TEXT SECTION:

******

Generate a plotly hookload (broomstick) figure.

Returns:: Hookload plot with pickup, slackoff, and rotating traces.
Return type:: plotly.graph_objects.Figure

get_data()[source]: Run torque-drag calculations for each friction factor and depth step.

get_ff_range(ff_range)[source]

Expand the friction factor range into a list of values.

Parameters:: ff_range (tuple of float) – (start, stop, step) for the friction factor range.

class welleng.torque_drag.TorqueDrag(survey, wellbore, string, fluid_density, name=None, wob=None, tob=None, overpull=None)[source]

Bases: object

Torque and drag model for a string in a wellbore.

Computes axial tension and torsion profiles along a drillstring or casing string for pickup, slackoff, rotating, and drilling scenarios using the soft-string (Johancsik) method.

add_survey_points_from_strings(strings)[source]: Add string section boundaries as survey station points.

get_buoyancy_factors()[source]: Calculate buoyancy factors for each survey interval.

get_inc_average()[source]: Calculate average inclination per interval.

get_inc_delta()[source]: Calculate inclination change per interval.

get_azi_delta()[source]: Calculate azimuth change per interval.

get_characteristic_od(strings)[source]: Determine effective OD for each survey interval from string data.

get_weight_buoyed_and_radius(strings)[source]: Calculate buoyed weight and bend radius per interval.

get_coeff_friction_sliding(strings)[source]: Get sliding friction coefficients per interval from string data.

get_forces_and_torsion(mode, friction)[source]: Calculate axial forces and torque along the wellbore.

figure()[source]: Create a plotly figure of string tension and torque.

******

TASKS TO CARRY OUT:
1. Do these statements agree with the torque-drag documentation? Answer yes or no for each, quoting the deciding words.
(a) The TorqueDrag class uses the soft-string (Johancsik) method.
(b) The get_ff_range method takes a list of friction factor values as its parameter.
(c) The hookload figure contains pickup, slackoff, and drilling traces.
2. In the torque-drag documentation, what type does the hookload figure method return?
You can complete the work here without the records.

RECORD LIST:

******

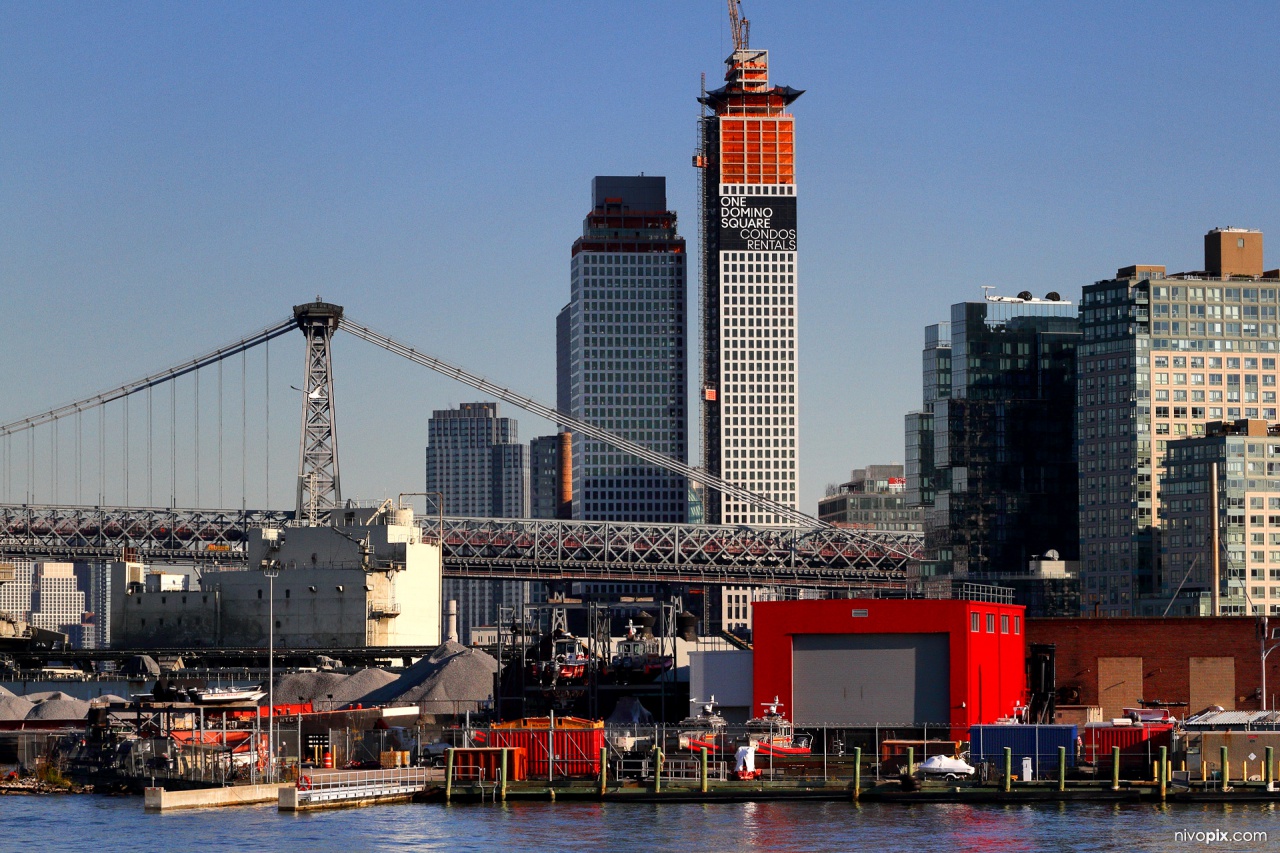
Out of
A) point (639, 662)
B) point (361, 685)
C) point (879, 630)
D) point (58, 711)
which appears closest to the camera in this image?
point (879, 630)

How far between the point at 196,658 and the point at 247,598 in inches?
472

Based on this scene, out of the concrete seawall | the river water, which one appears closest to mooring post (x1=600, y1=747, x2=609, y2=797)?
the river water

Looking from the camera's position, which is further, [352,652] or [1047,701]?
[352,652]

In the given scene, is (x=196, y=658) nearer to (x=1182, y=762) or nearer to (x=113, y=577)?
(x=113, y=577)

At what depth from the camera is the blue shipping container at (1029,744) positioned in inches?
3679

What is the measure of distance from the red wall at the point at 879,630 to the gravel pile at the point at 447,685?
2705 centimetres

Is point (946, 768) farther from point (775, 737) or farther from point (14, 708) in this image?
point (14, 708)

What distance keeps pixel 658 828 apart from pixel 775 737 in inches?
731

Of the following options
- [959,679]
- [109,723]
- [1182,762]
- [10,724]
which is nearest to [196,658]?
[10,724]

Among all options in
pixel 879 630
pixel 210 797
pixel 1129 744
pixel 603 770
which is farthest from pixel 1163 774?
pixel 210 797

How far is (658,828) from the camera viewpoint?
82312 millimetres

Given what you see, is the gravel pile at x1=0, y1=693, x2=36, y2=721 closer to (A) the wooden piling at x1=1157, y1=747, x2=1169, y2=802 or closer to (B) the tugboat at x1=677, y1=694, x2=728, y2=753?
(B) the tugboat at x1=677, y1=694, x2=728, y2=753

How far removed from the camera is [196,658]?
170m

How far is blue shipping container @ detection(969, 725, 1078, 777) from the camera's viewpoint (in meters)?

******

SOLUTIONS BELOW:
1.
(a) Yes: "using the soft-string (Johancsik) method"
(b) No: "ff_range (tuple of float) – (start, stop, step) for the friction factor range."
(c) No: "Hookload plot with pickup, slackoff, and rotating traces."

2. plotly.graph_objects.Figure